=== Passage shown ===
start

Truthound

Zero-Configuration Data Quality Framework Powered by Polars

Sniffs out bad data

Beta Release: Core features are stable, APIs may still change in minor versions.

Abstract

Truthound is a data quality validation framework built on Polars, a Rust-based DataFrame library. The framework provides zero-configuration validation through automatic schema inference and supports a wide range of validation scenarios from basic schema checks to statistical drift detection.

Documentation: Document Site

Related Projects

Project	Description	Status
truthound-orchestration	Workflow integration for Airflow, Dagster, Prefect, and dbt	α test
truthound-dashboard	Web-based data quality monitoring dashboard	α test

Metrics

Metric	Value
Test Cases	8,585+
Validators	264
Validator Categories	28
VE Test Cases	316 (Validation Engine Enhancement)

Quick Start

Installation

pip install truthound

# With optional features
pip install truthound[all]

Python API

import truthound as th

# Basic validation
report = th.check("data.csv")

# Schema-based validation
schema = th.learn("baseline.csv")
report = th.check("new_data.csv", schema=schema)

# Drift detection
drift = th.compare("train.csv", "production.csv")

# PII scanning and masking
pii_report = th.scan(df)
masked_df = th.mask(df, strategy="hash")

# Statistical profiling
profile = th.profile("data.csv")

# Validation Engine Enhancement features
report = th.check("data.csv",
    result_format="complete",       # 4-level detail control
    catch_exceptions=True,          # Exception isolation
    max_retries=2,                  # Auto-retry for transient errors
    parallel=True,                  # DAG-based parallel execution
)

end

=== Tasks ===
[A] According to the Truthound page, which DataFrame library is the framework built on?
[B] Pick up the Truthound page after its final code example and write the section that would come next.
The lines that come next have no connection to the Truthound page.

=== Dataset entries ===
start

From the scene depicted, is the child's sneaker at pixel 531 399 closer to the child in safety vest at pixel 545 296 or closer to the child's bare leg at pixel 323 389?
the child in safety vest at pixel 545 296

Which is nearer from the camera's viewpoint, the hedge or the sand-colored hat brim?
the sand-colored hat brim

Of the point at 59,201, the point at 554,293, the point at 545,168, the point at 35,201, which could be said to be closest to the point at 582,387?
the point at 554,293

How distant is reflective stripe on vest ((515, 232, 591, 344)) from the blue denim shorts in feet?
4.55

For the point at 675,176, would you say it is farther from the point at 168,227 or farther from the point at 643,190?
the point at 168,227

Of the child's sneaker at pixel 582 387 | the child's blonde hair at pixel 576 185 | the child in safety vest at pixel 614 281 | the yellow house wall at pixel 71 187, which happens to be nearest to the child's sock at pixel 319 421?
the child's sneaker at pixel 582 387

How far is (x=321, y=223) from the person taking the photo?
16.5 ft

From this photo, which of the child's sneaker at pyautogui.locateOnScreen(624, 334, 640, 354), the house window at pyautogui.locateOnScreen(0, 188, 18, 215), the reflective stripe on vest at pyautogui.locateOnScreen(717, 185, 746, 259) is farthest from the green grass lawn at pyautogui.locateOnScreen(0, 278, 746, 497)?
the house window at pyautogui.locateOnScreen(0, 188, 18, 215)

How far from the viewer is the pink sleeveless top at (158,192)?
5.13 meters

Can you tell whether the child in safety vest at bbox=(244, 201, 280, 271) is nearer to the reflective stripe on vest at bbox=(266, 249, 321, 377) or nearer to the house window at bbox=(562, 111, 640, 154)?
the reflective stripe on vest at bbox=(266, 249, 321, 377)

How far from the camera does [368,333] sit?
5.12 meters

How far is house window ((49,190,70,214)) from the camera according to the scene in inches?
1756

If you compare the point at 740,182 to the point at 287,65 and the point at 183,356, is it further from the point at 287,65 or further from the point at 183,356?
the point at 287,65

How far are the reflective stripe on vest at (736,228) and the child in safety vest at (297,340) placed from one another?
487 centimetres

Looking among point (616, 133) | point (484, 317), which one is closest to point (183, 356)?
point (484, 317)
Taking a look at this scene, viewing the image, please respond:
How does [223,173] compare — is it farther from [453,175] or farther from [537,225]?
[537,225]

end

=== Task-by-task outputs ===
[A] Polars, a Rust-based DataFrame library.

[B]
CLI

truthound check data.csv                    # Validate
truthound check data.csv --rf complete      # With full result detail
truthound check data.csv --catch-exceptions --max-retries 2  # Resilient mode
truthound compare baseline.csv current.csv  # Drift detection
truthound scan data.csv                     # PII scanning
truthound auto-profile data.csv             # Profiling
truthound new validator my_validator        # Code scaffolding

CLI Reference

Core Commands

Command	Description	Key Options
`learn`	Learn schema from data	`--output`, `--no-constraints`
`check`	Validate data quality	`--validators`, `--min-severity`, `--schema`, `--strict`, `--format`, `--rf`, `--catch-exceptions`, `--max-retries`
`scan`	Scan for PII	`--format`, `--output`
`mask`	Mask sensitive data	`--columns`, `--strategy` (redact/hash/fake), `--strict`
`profile`	Generate data profile	`--format`, `--output`
`compare`	Detect data drift	`--method` (auto/ks/psi/chi2/js), `--threshold`, `--strict`

Profiler Commands

Command	Description	Key Options
`auto-profile`	Profile with auto-detection	`--patterns`, `--correlations`, `--sample`, `--top-n`
`generate-suite`	Generate validation rules from profile	`--strictness`, `--preset`, `--code-style`
`quick-suite`	Profile and generate rules in one step	`--strictness`, `--sample-size`
`list-formats`	List supported output formats	-
`list-presets`	List available presets	-
`list-categories`	List rule categories	-

Checkpoint Commands (CI/CD)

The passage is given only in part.